**ARTICLE:**
Municipal bus drivers in northern Vermont have voted unanimously 54-0 to go on strike today against unsafe conditions, surveillance and discipline, and part-time status.
In a context where drivers nationally are standing up for work with dignity, a series of Vermont bus station rallies and pickets, City Hall speak-outs and old fashioned organizing have built union solidarity that could be a powerful model for public-sector drivers to use to reject austerity.
“Drivers are calling for a fair contract that treats drivers with respect, avoids increasing driver fatigue and creates livable jobs,” said Teamster local 597 member Rob Slingerland. “We are living in a world with more and more part-time jobs. People can’t make ends meet with part-time labor. The drivers can’t live under the terms of [Chittenden County Transit Authority] management’s last proposal. That’s why it was voted down in such a big way.” Over the last few decades, 85 percent of transit authorities have pushed drivers to accept part-time conditions.
Slingerland’s schedule, for example, has him working from 6:50 AM to 9 AM, then from 2:20 PM to 7:20 PM. So he is paid for only seven hours’ work, but “my day’s total spread is 12.5 hours,” he said. “The contract says we can be forced up to a 15-hour spread. Because of that, they’re telling us we have to be available for that 15 hours but only being paid for the hours worked.”
He said the drivers want maximum workday hours, real breaks and better schedules.

**DATASET EXTRACT:**
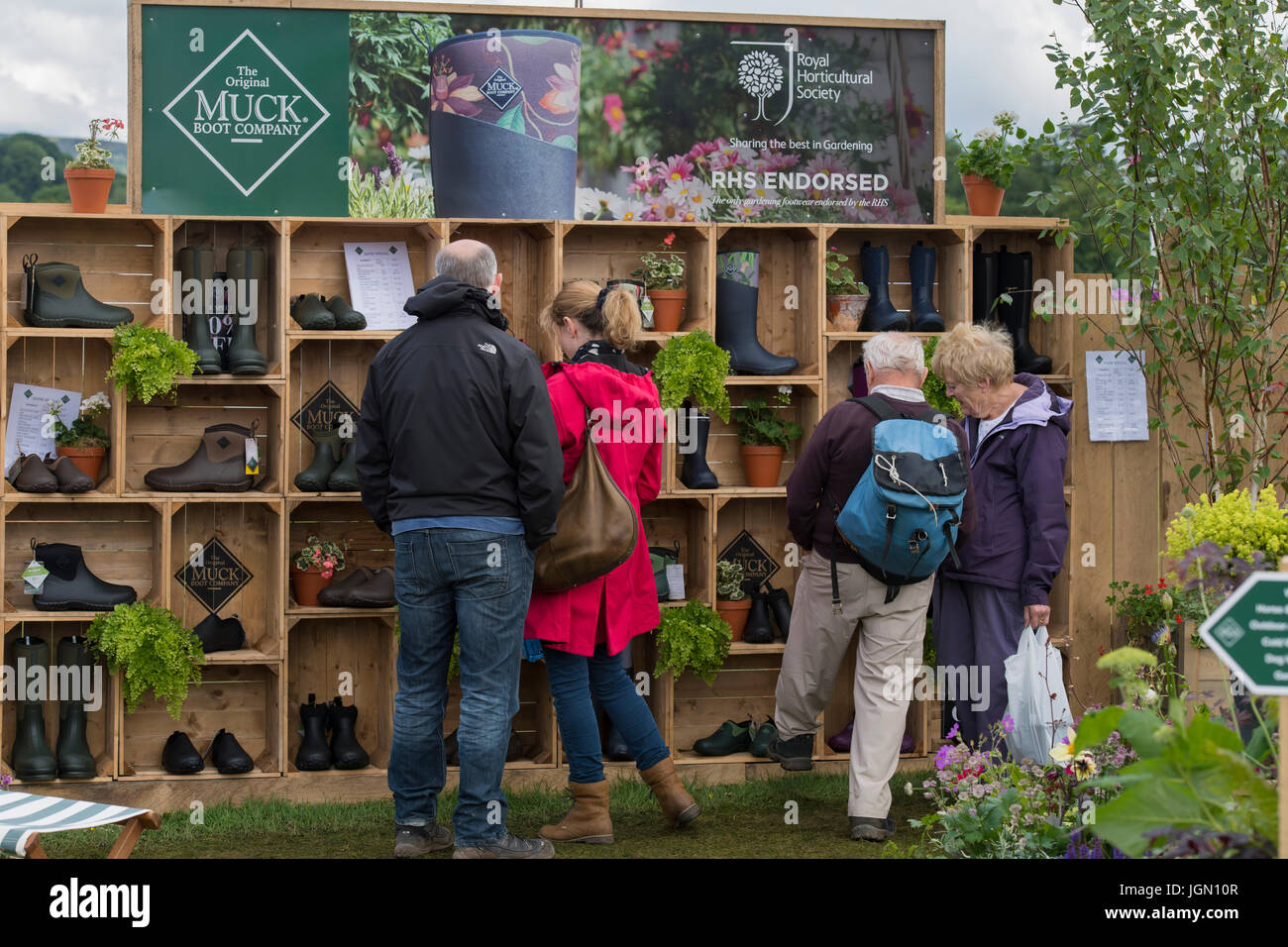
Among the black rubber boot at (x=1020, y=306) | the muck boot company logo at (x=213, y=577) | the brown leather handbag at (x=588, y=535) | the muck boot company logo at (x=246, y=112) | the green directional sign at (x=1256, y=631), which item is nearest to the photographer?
the green directional sign at (x=1256, y=631)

**WHAT IS NEEDED:** Please reproduce word for word the stretch of the bus strike article from "In a context" through "accept part-time conditions.". The listing has no connection to the article about the Vermont bus drivers' strike.

**SOLUTION TO THIS EXERCISE:**
In a context where drivers nationally are standing up for work with dignity, a series of Vermont bus station rallies and pickets, City Hall speak-outs and old fashioned organizing have built union solidarity that could be a powerful model for public-sector drivers to use to reject austerity.
“Drivers are calling for a fair contract that treats drivers with respect, avoids increasing driver fatigue and creates livable jobs,” said Teamster local 597 member Rob Slingerland. “We are living in a world with more and more part-time jobs. People can’t make ends meet with part-time labor. The drivers can’t live under the terms of [Chittenden County Transit Authority] management’s last proposal. That’s why it was voted down in such a big way.” Over the last few decades, 85 percent of transit authorities have pushed drivers to accept part-time conditions.